◆ READING PASSAGE:
An African woman has an in-built mechanism to deal with frustration and persecution, in a manner that would not be easily exhibited in her cosmetic features. Mama Winnie was blessed in abundance with this character trait. Her unflinching spirit, even when she was banished to an arid area like Brandfort in the Free State province, always shone through. A horrible system like apartheid tried every trick to vex her to abandon the struggle.

When all else failed and found that they could not penetrate through her, they used a tactic to create enmity between her and her incarcerated husband by attempting to start to open talks with her, and she correctly sent them packing and directed them to the chain of command of the African National Congress (ANC), an organisation that she had given all her adult life to, and which she served until her last day on this earth.
Mama Winnie accepted all those the system termed as vagabonds, drifters, vagrants, and nurtured them into refined and polished politicians that some of us are today.

The importance of the unity of the motive forces was uppermost in her agenda and preached this everywhere she goes. She also knew that unity does not come at all costs. Prevailing conditions must be taken into consideration and there should be willingness from all corners to desire unity. The moniker that was assigned to her, ‘’Mother of the Nation’’, fitted properly with her persona.

She mothered the African majority when the situation demanded it and invested her time and resources to ensure that those she came into contact with, never lose hope in the dream of an attainment of the liberation, which, to many, was as elusive as the amputation of the economic power of the western powers which enabled the apartheid government. President Woodrow Wilson had uttered words of advice which fit perfectly for an august occasion such as this one, and he said, ‘’you are not here merely to make a living. You are here in order to enable the world to live more amply, with greater vision, with a finer spirit of hope and achievement. You are here to enrich the world, and you impoverish yourself if you forget that errand’’.

Mama Winnie was so in touch with the ground and she kept her ear to the ground at all times and she was trusted by the masses. She knew of what the apartheid government and its racialised media termed as land invasions, she knew about the rent boycotts, she knew about the bus boycotts. There was just that telepathic relationship that she enjoyed with the masses of our people and the trust that they invested in her and the loyalty she repaid them with.

This trait she possessed speaks volumes of the trust deficit that the leadership, both in the movement and in governance, and the masses of our people. Hence, it is imperative that we embark on an exercise that will ensure our people, gradually, begin to invest trust in the Mass Democratic Movement.

◆ EXERCISE TASKS:
#1 Copy the part of the tribute to Mama Winnie that begins with the words "Mama Winnie accepted" and ends with "with her persona.".
#2 In the tribute to Mama Winnie, what words does the system use for the people she accepted and nurtured into politicians?
#3 Summarize the tribute to Mama Winnie in two sentences.
The entries after this have nothing to do with the work on the tribute.

◆ INFORMATION SUPPLIED:
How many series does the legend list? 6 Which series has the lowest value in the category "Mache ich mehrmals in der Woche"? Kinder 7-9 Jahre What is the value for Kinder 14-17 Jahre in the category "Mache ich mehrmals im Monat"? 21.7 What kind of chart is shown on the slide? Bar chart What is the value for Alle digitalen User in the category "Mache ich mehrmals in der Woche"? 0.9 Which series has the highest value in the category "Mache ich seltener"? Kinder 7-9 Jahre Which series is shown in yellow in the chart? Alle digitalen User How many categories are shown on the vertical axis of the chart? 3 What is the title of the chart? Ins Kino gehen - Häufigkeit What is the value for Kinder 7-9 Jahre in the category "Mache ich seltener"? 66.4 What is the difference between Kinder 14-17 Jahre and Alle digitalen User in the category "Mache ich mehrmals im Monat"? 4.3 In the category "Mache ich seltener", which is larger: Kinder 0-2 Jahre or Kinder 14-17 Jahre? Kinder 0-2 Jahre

---

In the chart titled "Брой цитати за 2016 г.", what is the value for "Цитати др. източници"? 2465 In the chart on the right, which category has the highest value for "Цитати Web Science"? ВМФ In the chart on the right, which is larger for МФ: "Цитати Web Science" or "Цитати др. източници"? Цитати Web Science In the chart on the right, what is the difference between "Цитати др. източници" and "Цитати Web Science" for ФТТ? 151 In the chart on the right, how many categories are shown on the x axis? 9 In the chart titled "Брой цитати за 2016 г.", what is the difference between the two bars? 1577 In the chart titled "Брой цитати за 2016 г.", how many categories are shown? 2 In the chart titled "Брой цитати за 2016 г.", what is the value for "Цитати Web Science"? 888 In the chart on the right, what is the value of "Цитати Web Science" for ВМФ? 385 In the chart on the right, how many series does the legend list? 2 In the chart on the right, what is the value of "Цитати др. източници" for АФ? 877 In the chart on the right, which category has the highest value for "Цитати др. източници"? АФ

◆ ANSWERS BY ITEM NUMBER:
#1
Mama Winnie accepted all those the system termed as vagabonds, drifters, vagrants, and nurtured them into refined and polished politicians that some of us are today.

The importance of the unity of the motive forces was uppermost in her agenda and preached this everywhere she goes. She also knew that unity does not come at all costs. Prevailing conditions must be taken into consideration and there should be willingness from all corners to desire unity. The moniker that was assigned to her, ‘’Mother of the Nation’’, fitted properly with her persona.

#2 Vagabonds, drifters, vagrants

#3 The tribute praises Mama Winnie's unflinching spirit under apartheid, which banished her to Brandfort and tried to create enmity between her and her incarcerated husband, though she sent the officials to the ANC's chain of command. It describes how she nurtured those the system called vagabonds, preached unity, and kept the trust of the masses, and it calls for an effort to help the people begin to trust the Mass Democratic Movement.